Quando Isabella falou com a mãe pela primeira vez sobre o tema, perguntou o que acharia se ela colocasse uma prótese de silicone. Ouviu como resposta da mãe uma promessa de que ela não entraria mais em casa. Aos 17, não suportava mais a dor do segredo e inventou que era um menino gay, mesmo sabendo que era mulher trans e heterossexual.
"Pensei que seria mais fácil para ela, pois pelo menos eu continuaria um menino. Ela me bateu muito, me chamou de muitas coisas e ficou sem falar comigo.
Disse então que não queria mais viver aquilo e saí de casa. Dormi na Praça da República sem nada, só com a bolsa que eu peguei", conta. Hoje as coisas estão bem melhores e ela ganha até roupas femininas de presente da própria mãe.
Ruby relata que gostava de dançar em festas girando como se estivesse com uma saia, por causa de uma personagem cigana da novela "Explode Coração". A mãe e a irmã sempre perceberam. Até hoje a professora acredita que a relação com a família é um pouco difícil, mas ela tenta não dar ligar muito pois se sente uma mulher feliz e realizada profissionalmente.
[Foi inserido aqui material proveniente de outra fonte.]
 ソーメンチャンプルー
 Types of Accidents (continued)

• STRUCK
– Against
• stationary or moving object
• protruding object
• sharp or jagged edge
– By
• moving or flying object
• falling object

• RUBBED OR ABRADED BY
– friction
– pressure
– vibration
"Alguns aceitam, outros não. Mas é uma luta diária. Alguns me chamam pelo nome masculino ainda, acreditam? Mas porque me viram nascer de um jeito e estavam acostumados àquilo. Mas me respeitam porque sempre estudei e trabalhei, então sabem que faço por onde. Acho que eu ganho mais respeito do que aceitação", reflete.
Educação pela pedra
Isabella acredita que faz parte do dever dela ajudar as pessoas, especialmente as heterossexuais e cisgênero, a tratarem melhor as pessoas trans, seja em uma entrevista de emprego ou no dia a dia. Ela acredita que o conhecimento sempre é libertador e ouvir pessoas trans sobre o tema pode ajudar.
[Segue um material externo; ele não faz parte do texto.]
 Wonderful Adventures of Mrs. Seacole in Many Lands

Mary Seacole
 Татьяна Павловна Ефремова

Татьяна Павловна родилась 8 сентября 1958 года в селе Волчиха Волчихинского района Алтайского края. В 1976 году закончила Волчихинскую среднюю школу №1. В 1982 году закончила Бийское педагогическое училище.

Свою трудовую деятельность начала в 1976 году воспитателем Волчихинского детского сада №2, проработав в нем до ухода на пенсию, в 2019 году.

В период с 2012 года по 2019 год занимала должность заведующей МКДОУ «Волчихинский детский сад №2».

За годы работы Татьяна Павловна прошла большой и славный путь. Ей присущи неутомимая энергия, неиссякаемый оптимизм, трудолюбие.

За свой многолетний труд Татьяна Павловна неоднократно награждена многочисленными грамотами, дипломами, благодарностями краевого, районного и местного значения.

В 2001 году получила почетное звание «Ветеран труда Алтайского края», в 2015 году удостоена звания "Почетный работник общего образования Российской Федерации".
"As pessoas perguntam dos nossos órgãos genitais, por exemplo. Se já fizemos cirurgias. Eu respondo que é uma particularidade minha. Não saímos por aí perguntando das partes íntimas das pessoas. É invasivo", diz ela, ao lembrar de outro incômodo frequente: a pergunta "Qual o seu nome de verdade?".
Ser chamada de homem também é um problema grave. Além disso, há os que chamam os homens que se relacionam com mulheres trans de gays. "O homem que se relaciona com trans é heterossexual, está atraído por uma imagem feminina. Falam isso para negar nossa identidade de gênero como se fôssemos homens fantasiados", avalia.
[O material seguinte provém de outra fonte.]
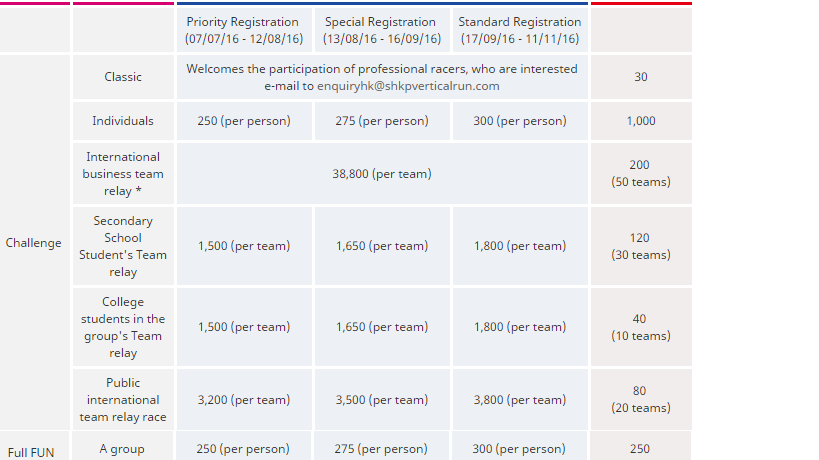 |  |  | Priority Registration (07/07/16 - 12/08/16) | Special Registration (13/08/16 - 16/09/16) | Standard Registration (17/09/16 - 11/11/16) |  |
|---|---|---|---|---|---|
| Challenge | Classic | Welcomes the participation of professional racers, who are interested e-mail to enquiryhk@shkpverticalrun.com | | | 30 |
|  | Individuals | 250 (per person) | 275 (per person) | 300 (per person) | 1,000 |
|  | International business team relay * | 38,800 (per team) | | | 200 (50 teams) |
|  | Secondary School Student's Team relay | 1,500 (per team) | 1,650 (per team) | 1,800 (per team) | 120 (30 teams) |
|  | College students in the group's Team relay | 1,500 (per team) | 1,650 (per team) | 1,800 (per team) | 40 (10 teams) |
|  | Public international team relay race | 3,200 (per team) | 3,500 (per team) | 3,800 (per team) | 80 (20 teams) |
| Full FUN | A group | 250 (per person) | 275 (per person) | 300 (per person) | 250 |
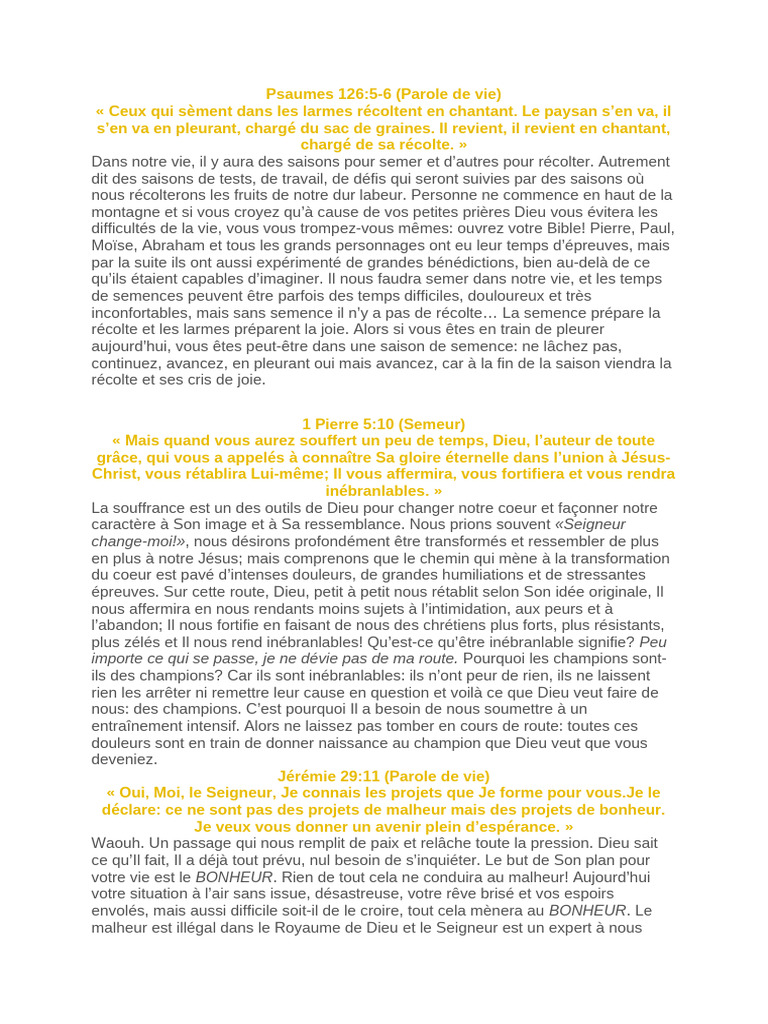 Psaumes 126:5-6 (Parole de vie)
« Ceux qui sèment dans les larmes récoltent en chantant. Le paysan s'en va, il s'en va en pleurant, chargé du sac de graines. Il revient, il revient en chantant, chargé de sa récolte. »
Dans notre vie, il y aura des saisons pour semer et d'autres pour récolter. Autrement dit des saisons de tests, de travail, de défis qui seront suivies par des saisons où nous récolterons les fruits de notre dur labeur. Personne ne commence en haut de la montagne et si vous croyez qu'à cause de vos petites prières Dieu vous évitera les difficultés de la vie, vous vous trompez-vous mêmes: ouvrez votre Bible! Pierre, Paul, Moïse, Abraham et tous les grands personnages ont eu leur temps d'épreuves, mais par la suite ils ont aussi expérimenté de grandes bénédictions, bien au-delà de ce qu'ils étaient capables d'imaginer. Il nous faudra semer dans notre vie, et les temps de semences peuvent être parfois des temps difficiles, douloureux et très inconfortables, mais sans semence il n'y a pas de récolte… La semence prépare la récolte et les larmes préparent la joie. Alors si vous êtes en train de pleurer aujourd'hui, vous êtes peut-être dans une saison de semence: ne lâchez pas, continuez, avancez, en pleurant oui mais avancez, car à la fin de la saison viendra la récolte et ses cris de joie.

1 Pierre 5:10 (Semeur)
« Mais quand vous aurez souffert un peu de temps, Dieu, l'auteur de toute grâce, qui vous a appelés à connaître Sa gloire éternelle dans l'union à Jésus-Christ, vous rétablira Lui-même; Il vous affermira, vous fortifiera et vous rendra inébranlables. »
La souffrance est un des outils de Dieu pour changer notre coeur et façonner notre caractère à Son image et à Sa ressemblance. Nous prions souvent «Seigneur change-moi!», nous désirons profondément être transformés et ressembler de plus en plus à notre Jésus; mais comprenons que le chemin qui mène à la transformation du coeur est pavé d'intenses douleurs, de grandes humiliations et de stressantes épreuves. Sur cette route, Dieu, petit à petit nous rétablit selon Son idée originale, Il nous affermira en nous rendants moins sujets à l'intimidation, aux peurs et à l'abandon; Il nous fortifie en faisant de nous des chrétiens plus forts, plus résistants, plus zélés et Il nous rend inébranlables! Qu'est-ce qu'être inébranlable signifie? Peu importe ce qui se passe, je ne dévie pas de ma route. Pourquoi les champions sont-ils des champions? Car ils sont inébranlables: ils n'ont peur de rien, ils ne laissent rien les arrêter ni remettre leur cause en question et voilà ce que Dieu veut faire de nous: des champions. C'est pourquoi Il a besoin de nous soumettre à un entraînement intensif. Alors ne laissez pas tomber en cours de route: toutes ces douleurs sont en train de donner naissance au champion que Dieu veut que vous deveniez.
Jérémie 29:11 (Parole de vie)
« Oui, Moi, le Seigneur, Je connais les projets que Je forme pour vous.Je le déclare: ce ne sont pas des projets de malheur mais des projets de bonheur. Je veux vous donner un avenir plein d'espérance. »
Waouh. Un passage qui nous remplit de paix et relâche toute la pression. Dieu sait ce qu'Il fait, Il a déjà tout prévu, nul besoin de s'inquiéter. Le but de Son plan pour votre vie est le BONHEUR. Rien de tout cela ne conduira au malheur! Aujourd'hui votre situation à l'air sans issue, désastreuse, votre rêve brisé et vos espoirs envolés, mais aussi difficile soit-il de le croire, tout cela mènera au BONHEUR. Le malheur est illégal dans le Royaume de Dieu et le Seigneur est un expert à nous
Ela recomenda a série "Pose", da dupla Ryan Murphy e Brad Falchuk, que também concebeu American Crime Story: O povo contra O.J. Simpson, Nip/Tuck e Glee. A produção com duas temporadas disponíveis na Netflix conta a história das transexuais nos Estados Unidos dos ano 90, segregadas em guetos e buscando empregos.
"Elas eram vistas como homens que se vestiam de mulher. Essa representatividade na série me encantou. Ela debate temas que ainda são considerados tabus, como a pandemia de HIV. E também fala sobre a união delas diante de tantas dores e mazelas impostas pela sociedade", indica.